Um direito de venda conjunta é permissão para entrar de penetra na saída de outro dono. Eles arrumam o comprador, eles acertam o preço, e você vende dentro do mesmo acordo e nas mesmas condições. No papel padrão de venture capital quem segura esse direito são os investidores, e quem vende é um fundador tirando dinheiro da mesa enquanto o negócio ainda é fechado. Lê-se como proteção do pequeno.
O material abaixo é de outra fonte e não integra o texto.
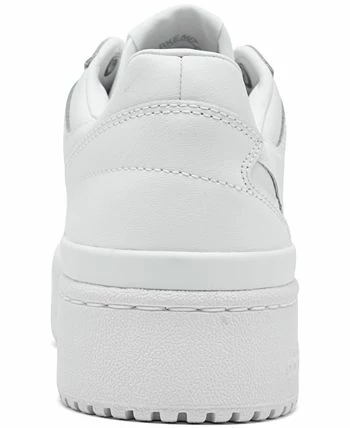ADIDAS Women's Forum Bold Casual Sneakers From Finish Line 5 ADIDAS Women's Forum Bold Casual Sneakers From Finish Line - Image 3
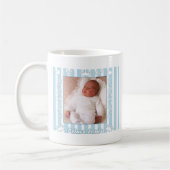 Prince Louis Kaffeetasse (Links)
Funciona igualmente bem como coleira no fundador. A aritmética é proporcional. Um fundador tem 60% da empresa e quer vender metade disso; você tem 40%. O comprador aceitou levar 30% da empresa e não passa disso, então vocês dois repartem esses 30% de acordo com o que cada um possui: ele vende 18%, você vende 12%. Os dois venderam 30% do que seguravam. Ele pretendia vender metade do que tinha e vendeu menos de um terço, que é exatamente o motivo pelo qual essa cláusula é tão discutida. Os investidores costumam ter antes a chance de comprar aquelas ações eles mesmos. Só o que eles recusam fica disponível, e a sua coventa morde sobre esse resto. E não dispara em tudo. Transferências para trusts familiares e para empresas do próprio vendedor normalmente ficam de fora. E não faz absolutamente nada até outra pessoa decidir vender. 😎

Quer mais? Um clique aprofunda.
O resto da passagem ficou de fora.